- Page text:
______
Not so long ago, a large part of the population, deeply frightened, projected onto Bush, a "strength", "resolve" "moral clarity" etc. that was not there. In the last election, one of the best predictors of political allegiance was how pre-occupied you were with your own mortality; Rove & Co. cynically boosted Bush's poll numbers with terrorist alerts. And, it worked, despite being recognized, consciously, by at least some people in the Media. Now, we are struggling with the aftermath of that: the gradual dawning of awareness that Bush is a completely untrustworthy, incompetent, even sometimes malevolently selfish, individual. That dawning is the common theme of Katrina, of the leak controversy, of the Dubai Ports deal, of the pre-Iraq War memos, and on and on. And, it is the subtext for the immigration reform controversy as well as free trade and China relations.

The practical alternative to Bush and the Republicans -- I am referring the moderates in the Democratic Party, exemplified by the performance of President Clinton -- is, at best, weak tea. Clinton, cheerleading for education as a panacea and talking about a bridge to the 21st century, was, in my opinion, sincere, and basically right about the real economics, but not rhetorically compelling. The function of Dobbs in politics, it seems to my "paranoia", is to discredit and de-legitimate any Democratic, Clinton-like (and in my view, basically realistic) alternative to the Republicans. I am not saying Dobbs is anything but sincere, and, of course, narcissistically in love with his own persona and voice; I am cynical enough to believe he would be fired by CNN if he ever veered in a direction, which disfavored the Republicans too much.

We are approaching a very dangerous moment in American politics, when two-thirds of Americans believe the country is off "on the wrong track" as the pollsters say, and we have to cope with the daily spectacle of the naked corruption and incompetence of our leadership, and after a singularly unwise Administration has spent five years building the legal foundation for a fascist State.
______
- Dataset content:
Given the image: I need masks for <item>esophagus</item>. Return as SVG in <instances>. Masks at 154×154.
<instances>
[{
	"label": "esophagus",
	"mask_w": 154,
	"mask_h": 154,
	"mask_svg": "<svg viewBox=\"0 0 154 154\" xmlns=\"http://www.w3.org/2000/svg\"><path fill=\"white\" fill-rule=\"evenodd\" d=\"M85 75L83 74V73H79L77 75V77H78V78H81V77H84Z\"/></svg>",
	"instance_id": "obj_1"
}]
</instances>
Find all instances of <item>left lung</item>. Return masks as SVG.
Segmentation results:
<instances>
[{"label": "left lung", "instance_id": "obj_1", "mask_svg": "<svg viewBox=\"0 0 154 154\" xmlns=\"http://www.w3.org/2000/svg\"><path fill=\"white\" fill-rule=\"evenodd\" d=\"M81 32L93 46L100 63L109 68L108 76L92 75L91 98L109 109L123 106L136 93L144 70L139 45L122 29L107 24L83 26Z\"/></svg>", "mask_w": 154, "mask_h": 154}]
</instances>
______
- What you are asked to do: Reproduce the political commentary above word for word, in full, leaving out the listing.

- The response:
Not so long ago, a large part of the population, deeply frightened, projected onto Bush, a "strength", "resolve" "moral clarity" etc. that was not there. In the last election, one of the best predictors of political allegiance was how pre-occupied you were with your own mortality; Rove & Co. cynically boosted Bush's poll numbers with terrorist alerts. And, it worked, despite being recognized, consciously, by at least some people in the Media. Now, we are struggling with the aftermath of that: the gradual dawning of awareness that Bush is a completely untrustworthy, incompetent, even sometimes malevolently selfish, individual. That dawning is the common theme of Katrina, of the leak controversy, of the Dubai Ports deal, of the pre-Iraq War memos, and on and on. And, it is the subtext for the immigration reform controversy as well as free trade and China relations.

The practical alternative to Bush and the Republicans -- I am referring the moderates in the Democratic Party, exemplified by the performance of President Clinton -- is, at best, weak tea. Clinton, cheerleading for education as a panacea and talking about a bridge to the 21st century, was, in my opinion, sincere, and basically right about the real economics, but not rhetorically compelling. The function of Dobbs in politics, it seems to my "paranoia", is to discredit and de-legitimate any Democratic, Clinton-like (and in my view, basically realistic) alternative to the Republicans. I am not saying Dobbs is anything but sincere, and, of course, narcissistically in love with his own persona and voice; I am cynical enough to believe he would be fired by CNN if he ever veered in a direction, which disfavored the Republicans too much.

We are approaching a very dangerous moment in American politics, when two-thirds of Americans believe the country is off "on the wrong track" as the pollsters say, and we have to cope with the daily spectacle of the naked corruption and incompetence of our leadership, and after a singularly unwise Administration has spent five years building the legal foundation for a fascist State.